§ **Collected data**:
_ _ _
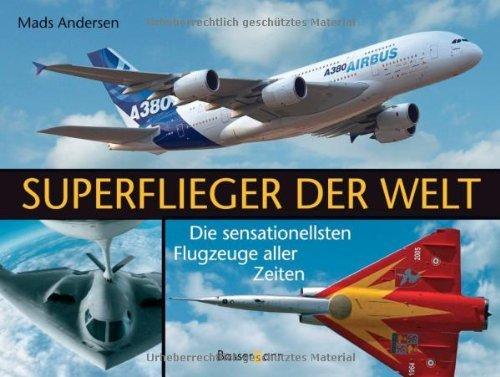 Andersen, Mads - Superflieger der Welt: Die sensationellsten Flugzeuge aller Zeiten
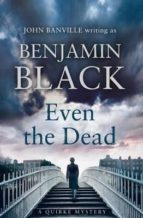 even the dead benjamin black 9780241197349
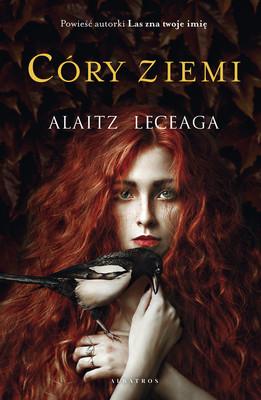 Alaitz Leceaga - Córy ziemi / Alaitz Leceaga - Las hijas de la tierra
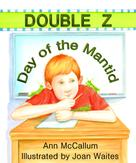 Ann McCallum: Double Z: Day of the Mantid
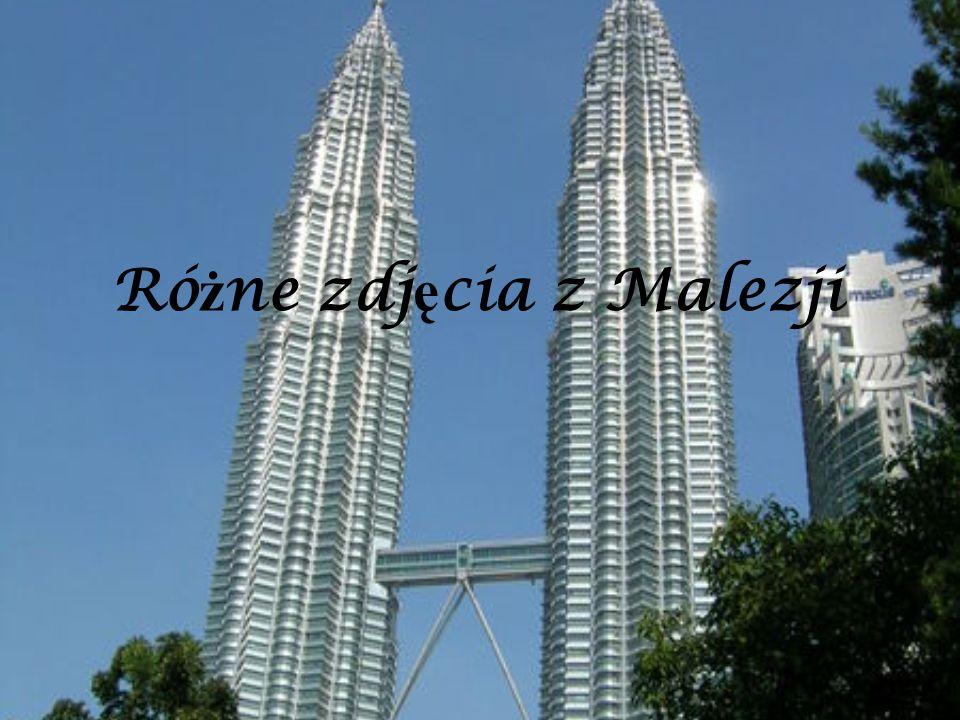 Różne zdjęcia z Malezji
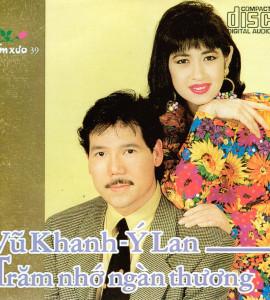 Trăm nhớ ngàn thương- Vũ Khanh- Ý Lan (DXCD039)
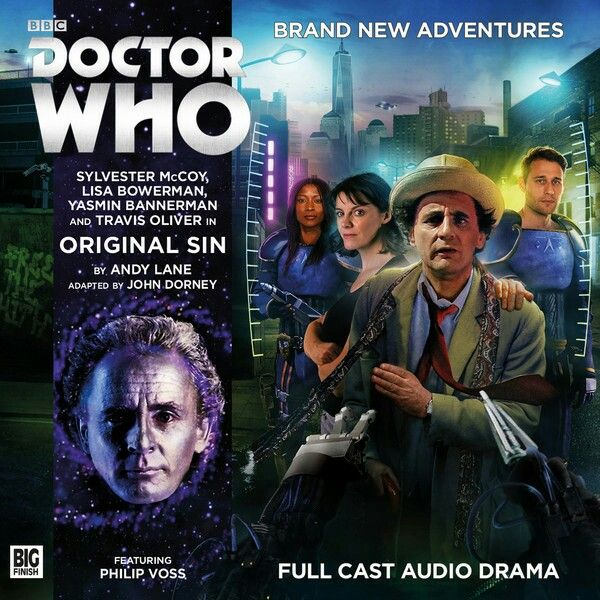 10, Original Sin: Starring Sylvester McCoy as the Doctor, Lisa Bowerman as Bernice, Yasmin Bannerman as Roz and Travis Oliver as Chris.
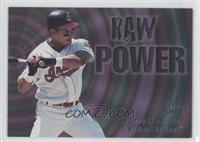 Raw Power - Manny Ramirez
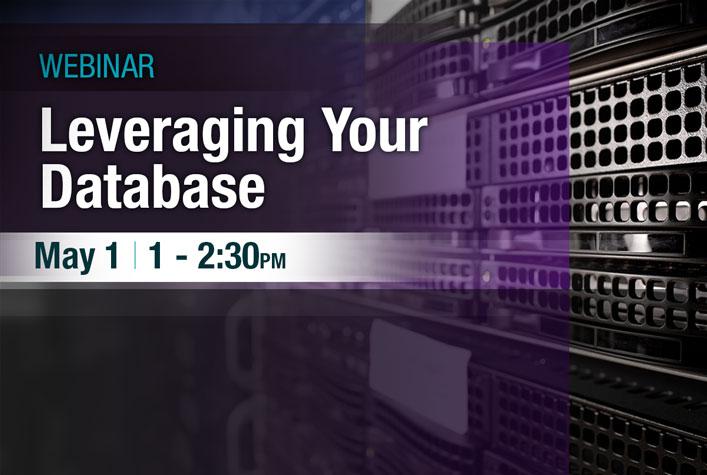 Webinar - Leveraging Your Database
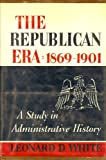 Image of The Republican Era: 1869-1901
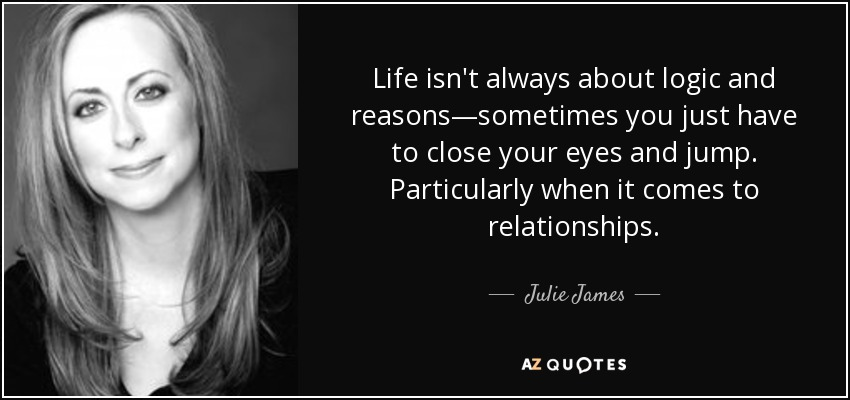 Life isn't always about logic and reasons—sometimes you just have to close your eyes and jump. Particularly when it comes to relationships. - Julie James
_ _ _
Word for word, print every record, and leave out any picture.

 Andersen, Mads - Superflieger der Welt: Die sensationellsten Flugzeuge aller Zeiten
 even the dead benjamin black 9780241197349
 Alaitz Leceaga - Córy ziemi / Alaitz Leceaga - Las hijas de la tierra
 Ann McCallum: Double Z: Day of the Mantid
 Różne zdjęcia z Malezji
 Trăm nhớ ngàn thương- Vũ Khanh- Ý Lan (DXCD039)
 10, Original Sin: Starring Sylvester McCoy as the Doctor, Lisa Bowerman as Bernice, Yasmin Bannerman as Roz and Travis Oliver as Chris.
 Raw Power - Manny Ramirez
 Webinar - Leveraging Your Database
 Image of The Republican Era: 1869-1901
 Life isn't always about logic and reasons—sometimes you just have to close your eyes and jump. Particularly when it comes to relationships. - Julie James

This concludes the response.